[Exercise input — start]

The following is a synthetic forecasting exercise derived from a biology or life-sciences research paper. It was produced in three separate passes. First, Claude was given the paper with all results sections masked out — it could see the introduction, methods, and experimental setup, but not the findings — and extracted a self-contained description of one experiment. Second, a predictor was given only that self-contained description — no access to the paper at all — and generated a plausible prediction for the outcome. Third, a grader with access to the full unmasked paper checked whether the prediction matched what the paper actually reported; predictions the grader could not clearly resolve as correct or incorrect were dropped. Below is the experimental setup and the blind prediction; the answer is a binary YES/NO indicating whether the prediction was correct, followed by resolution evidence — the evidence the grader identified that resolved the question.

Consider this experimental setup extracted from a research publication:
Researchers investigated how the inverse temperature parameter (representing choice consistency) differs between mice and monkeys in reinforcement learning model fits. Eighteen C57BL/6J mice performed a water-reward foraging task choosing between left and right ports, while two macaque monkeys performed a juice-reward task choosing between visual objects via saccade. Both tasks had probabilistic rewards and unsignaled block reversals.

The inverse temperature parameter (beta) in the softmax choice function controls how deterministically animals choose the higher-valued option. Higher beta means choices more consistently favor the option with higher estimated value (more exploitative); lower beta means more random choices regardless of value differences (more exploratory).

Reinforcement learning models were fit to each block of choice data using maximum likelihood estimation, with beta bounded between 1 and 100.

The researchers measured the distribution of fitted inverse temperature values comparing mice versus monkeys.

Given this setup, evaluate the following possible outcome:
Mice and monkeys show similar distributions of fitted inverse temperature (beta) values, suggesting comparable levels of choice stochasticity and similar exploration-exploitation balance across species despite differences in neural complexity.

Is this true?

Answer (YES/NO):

[Exercise input — finish]

Work task:
Give the records above again, word for word.

The answer:
The following is a synthetic forecasting exercise derived from a biology or life-sciences research paper. It was produced in three separate passes. First, Claude was given the paper with all results sections masked out — it could see the introduction, methods, and experimental setup, but not the findings — and extracted a self-contained description of one experiment. Second, a predictor was given only that self-contained description — no access to the paper at all — and generated a plausible prediction for the outcome. Third, a grader with access to the full unmasked paper checked whether the prediction matched what the paper actually reported; predictions the grader could not clearly resolve as correct or incorrect were dropped. Below is the experimental setup and the blind prediction; the answer is a binary YES/NO indicating whether the prediction was correct, followed by resolution evidence — the evidence the grader identified that resolved the question.

Consider this experimental setup extracted from a research publication:
Researchers investigated how the inverse temperature parameter (representing choice consistency) differs between mice and monkeys in reinforcement learning model fits. Eighteen C57BL/6J mice performed a water-reward foraging task choosing between left and right ports, while two macaque monkeys performed a juice-reward task choosing between visual objects via saccade. Both tasks had probabilistic rewards and unsignaled block reversals.

The inverse temperature parameter (beta) in the softmax choice function controls how deterministically animals choose the higher-valued option. Higher beta means choices more consistently favor the option with higher estimated value (more exploitative); lower beta means more random choices regardless of value differences (more exploratory).

Reinforcement learning models were fit to each block of choice data using maximum likelihood estimation, with beta bounded between 1 and 100.

The researchers measured the distribution of fitted inverse temperature values comparing mice versus monkeys.

Given this setup, evaluate the following possible outcome:
Mice and monkeys show similar distributions of fitted inverse temperature (beta) values, suggesting comparable levels of choice stochasticity and similar exploration-exploitation balance across species despite differences in neural complexity.

Is this true?

Answer (YES/NO):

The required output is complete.